Joseph Farah at WND asks the right questions about the investigation of the murders of the Coptic family in Jersey City:
I want you to try to imagine how the major media might cover the following story.
A Muslim family of four, known for boldly proselytizing the Islamic faith in the shadow of where the World Trade Center stood before Sept. 11, 2001, is bound, gagged and murdered execution-style, throats slit, jewelry left behind.

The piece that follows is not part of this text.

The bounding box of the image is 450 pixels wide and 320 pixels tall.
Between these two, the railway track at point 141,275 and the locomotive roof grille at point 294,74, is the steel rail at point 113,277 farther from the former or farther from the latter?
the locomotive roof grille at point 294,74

I don’t know about you, but I can almost envision the Page 1 New York Times coverage of this apparent “hate crime.” I can almost hear the hand-wringing pundits fretting about this undeserved, unwarranted backlash against innocent Muslims. I am almost certain a week after such an attack there would be calls for new sensitivity in the way Muslims are portrayed in newscasts and entertainment programming. You can be certain the self-appointed Muslim-American and Arab-American spokesmen would be getting maximum face time brining international attention to America’s intolerance toward Islam.
Tragically, an attack like this actually took place last week in Jersey City, N.J. — though it wasn’t a Muslim family, it was a family of Egyptian Coptic Christians who fled persecution in their homeland for the safety and security and freedom of the USA.
Yet, the media’s focus hasn’t been the horror of this kind of centuries-old anti-Christian persecution apparently coming to America. Instead, there has been a concerted effort, it seems, to downplay this gruesome slaughter as some kind of anomaly, to search desperately for motives other than religious hatred — in effect, to ignore the kind of oppression that Christians and Jews in the Middle East have been experiencing since Islam became dominant in that part of the world more than 1,300 years ago….
Rush to judgment? No.
But good detective work requires that we don’t allow political correctness to lead an investigation. And so should good media work.